First Normal Form, why is it good and how does it reduce redundancy

normalizationrelational-theory

I asked a similar question on SO and was advised to ask the type of question here. This is for a course on relational databases. A sample problem asks "how come every table in a relational database should be in First Normal Form" my first problem with this is isn't 3NF considered better so wouldn't the statement be false? My second problem with this is on SO people said that First Normal Form is good because it eliminates redundancy. I don't see how it does this because 1)all values are atomic 2)there is a primary key – neither of which eliminates redundancy.

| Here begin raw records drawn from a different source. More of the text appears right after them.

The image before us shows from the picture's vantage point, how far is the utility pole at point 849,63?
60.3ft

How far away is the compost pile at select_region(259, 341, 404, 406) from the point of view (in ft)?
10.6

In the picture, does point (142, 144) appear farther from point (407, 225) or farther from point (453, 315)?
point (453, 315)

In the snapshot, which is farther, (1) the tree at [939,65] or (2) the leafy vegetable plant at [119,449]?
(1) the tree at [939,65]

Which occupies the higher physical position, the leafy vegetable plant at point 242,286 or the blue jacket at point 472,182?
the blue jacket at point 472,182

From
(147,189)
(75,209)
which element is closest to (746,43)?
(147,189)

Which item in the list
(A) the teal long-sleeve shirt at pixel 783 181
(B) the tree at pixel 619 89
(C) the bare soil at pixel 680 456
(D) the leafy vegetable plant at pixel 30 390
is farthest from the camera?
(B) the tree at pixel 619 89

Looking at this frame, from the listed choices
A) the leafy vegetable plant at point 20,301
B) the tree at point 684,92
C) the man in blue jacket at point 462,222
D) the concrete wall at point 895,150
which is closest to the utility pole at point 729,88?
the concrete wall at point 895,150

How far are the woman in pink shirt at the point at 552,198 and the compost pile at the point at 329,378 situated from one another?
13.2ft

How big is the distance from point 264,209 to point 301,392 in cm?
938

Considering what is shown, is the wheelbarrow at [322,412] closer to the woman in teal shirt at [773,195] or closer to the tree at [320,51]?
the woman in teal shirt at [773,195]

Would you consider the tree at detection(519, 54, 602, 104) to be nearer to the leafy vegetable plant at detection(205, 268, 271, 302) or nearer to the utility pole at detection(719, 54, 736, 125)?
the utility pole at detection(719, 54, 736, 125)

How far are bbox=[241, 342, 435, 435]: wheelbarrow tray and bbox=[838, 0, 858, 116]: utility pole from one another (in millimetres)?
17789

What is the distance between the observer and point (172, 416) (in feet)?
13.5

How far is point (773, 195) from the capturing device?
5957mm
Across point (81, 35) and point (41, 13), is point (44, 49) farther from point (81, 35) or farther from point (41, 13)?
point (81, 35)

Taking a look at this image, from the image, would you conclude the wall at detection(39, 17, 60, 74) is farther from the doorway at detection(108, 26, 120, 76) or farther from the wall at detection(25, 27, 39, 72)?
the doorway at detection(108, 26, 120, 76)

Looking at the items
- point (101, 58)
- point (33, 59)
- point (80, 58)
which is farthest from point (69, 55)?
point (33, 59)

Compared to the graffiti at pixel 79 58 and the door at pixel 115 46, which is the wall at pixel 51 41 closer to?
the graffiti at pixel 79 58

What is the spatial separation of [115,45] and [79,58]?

I guess another way to ask it is why is it important for values to be atomic?

Best Answer

The primary importance of first normal form is not that it eliminates redundancy, but rather, it's that it eliminates repeating groups.

Instead of having multiple columns of the same kind of data in a record, (0NF) you remove the repeated information into a separate relation and represent them as rows. This is what constitutes 1NF.

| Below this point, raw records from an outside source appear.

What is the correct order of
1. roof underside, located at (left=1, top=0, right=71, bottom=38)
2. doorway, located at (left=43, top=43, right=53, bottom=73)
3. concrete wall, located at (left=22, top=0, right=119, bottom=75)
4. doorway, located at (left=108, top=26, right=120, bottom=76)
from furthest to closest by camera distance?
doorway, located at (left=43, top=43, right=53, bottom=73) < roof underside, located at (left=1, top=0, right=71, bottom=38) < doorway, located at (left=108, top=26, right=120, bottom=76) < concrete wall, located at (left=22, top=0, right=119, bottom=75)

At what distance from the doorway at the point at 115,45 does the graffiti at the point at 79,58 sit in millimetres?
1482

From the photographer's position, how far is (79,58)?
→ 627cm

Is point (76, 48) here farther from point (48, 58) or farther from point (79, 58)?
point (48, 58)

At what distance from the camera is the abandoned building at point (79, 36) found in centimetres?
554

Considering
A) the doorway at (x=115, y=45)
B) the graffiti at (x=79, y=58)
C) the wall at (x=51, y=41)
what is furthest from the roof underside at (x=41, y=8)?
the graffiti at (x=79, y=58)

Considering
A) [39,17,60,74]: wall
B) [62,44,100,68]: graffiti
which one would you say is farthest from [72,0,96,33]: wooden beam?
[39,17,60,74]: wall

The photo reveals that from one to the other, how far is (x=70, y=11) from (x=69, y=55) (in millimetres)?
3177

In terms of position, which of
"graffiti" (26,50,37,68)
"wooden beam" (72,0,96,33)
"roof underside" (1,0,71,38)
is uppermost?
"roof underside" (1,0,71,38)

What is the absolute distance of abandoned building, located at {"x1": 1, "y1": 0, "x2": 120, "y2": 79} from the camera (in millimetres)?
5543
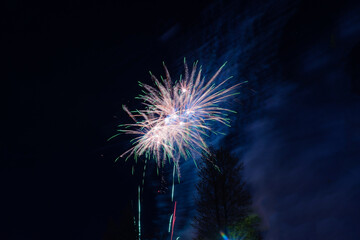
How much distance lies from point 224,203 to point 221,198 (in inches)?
10.3

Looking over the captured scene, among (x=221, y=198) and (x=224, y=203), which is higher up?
(x=221, y=198)

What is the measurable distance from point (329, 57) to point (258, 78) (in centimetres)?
407

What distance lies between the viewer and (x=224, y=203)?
460 inches

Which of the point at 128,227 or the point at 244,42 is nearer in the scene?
the point at 244,42

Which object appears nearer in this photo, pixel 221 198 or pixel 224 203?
pixel 224 203

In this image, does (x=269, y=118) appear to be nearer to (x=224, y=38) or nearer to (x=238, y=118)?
(x=238, y=118)

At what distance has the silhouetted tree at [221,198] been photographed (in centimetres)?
1145

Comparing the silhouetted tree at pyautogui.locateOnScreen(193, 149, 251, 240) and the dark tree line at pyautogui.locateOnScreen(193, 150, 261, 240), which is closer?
the dark tree line at pyautogui.locateOnScreen(193, 150, 261, 240)

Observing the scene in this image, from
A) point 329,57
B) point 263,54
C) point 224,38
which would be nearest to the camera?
point 329,57

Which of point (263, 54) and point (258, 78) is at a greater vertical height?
point (263, 54)

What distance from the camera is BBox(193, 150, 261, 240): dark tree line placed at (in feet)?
36.8

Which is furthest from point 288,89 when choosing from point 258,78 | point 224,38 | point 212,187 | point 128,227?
point 128,227

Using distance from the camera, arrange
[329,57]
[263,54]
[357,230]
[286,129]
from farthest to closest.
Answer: [263,54]
[286,129]
[329,57]
[357,230]

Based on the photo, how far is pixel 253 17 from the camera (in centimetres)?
1590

Tables that have columns like: phone_1, phone_2, phone_3 or that contain list-oriented data like: 212-555-1212, 212-555-1234, 416-967-1111 violate 1NF.

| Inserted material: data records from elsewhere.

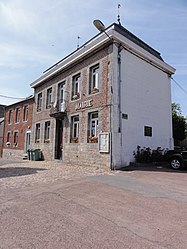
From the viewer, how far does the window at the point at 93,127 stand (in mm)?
12184

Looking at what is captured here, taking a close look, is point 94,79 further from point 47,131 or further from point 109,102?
point 47,131

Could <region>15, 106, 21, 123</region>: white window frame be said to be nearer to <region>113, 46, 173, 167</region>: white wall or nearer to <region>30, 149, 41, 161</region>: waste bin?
<region>30, 149, 41, 161</region>: waste bin

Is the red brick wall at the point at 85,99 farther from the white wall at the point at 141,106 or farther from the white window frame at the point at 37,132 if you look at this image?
the white window frame at the point at 37,132

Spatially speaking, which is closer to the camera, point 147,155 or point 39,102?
point 147,155

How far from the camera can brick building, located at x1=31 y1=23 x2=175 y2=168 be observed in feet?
37.3

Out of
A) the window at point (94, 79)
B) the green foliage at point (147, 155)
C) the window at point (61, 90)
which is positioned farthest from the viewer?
the window at point (61, 90)

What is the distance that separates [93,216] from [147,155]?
888 cm

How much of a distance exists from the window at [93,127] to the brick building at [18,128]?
971 cm

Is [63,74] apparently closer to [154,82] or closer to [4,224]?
[154,82]

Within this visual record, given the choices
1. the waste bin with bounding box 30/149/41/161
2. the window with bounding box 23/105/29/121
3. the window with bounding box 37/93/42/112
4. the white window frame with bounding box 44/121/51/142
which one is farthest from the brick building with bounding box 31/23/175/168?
the window with bounding box 23/105/29/121

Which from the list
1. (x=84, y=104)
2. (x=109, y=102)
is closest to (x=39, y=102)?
(x=84, y=104)

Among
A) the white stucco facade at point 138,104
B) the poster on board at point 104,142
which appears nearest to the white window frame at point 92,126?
the poster on board at point 104,142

1NF is important because it is much more flexible than 0NF while being much easier to use when inserting, updating and reading data. This is because every type of data element (e.g. customer phone number) has exactly one column in which to find it and that column has only one piece of data for each record. This means that you can use simple SQL statements to read or write individual data elements without having to parse delimited strings or use constructions like: where phone_1=@Number or phone_2=@Number or phone_3=@Number and so forth.

Regarding 1NF vs 3NF, the normal forms are cumulative. A table in 3NF is also in 1NF, so it is just as true to say that "Every table in a relational database should be in 1NF" as it is to say that "Every table in a relational database should be in 3NF." I would say both of these are true, but I would add "unless you have a really good, well considered reason to denormalize".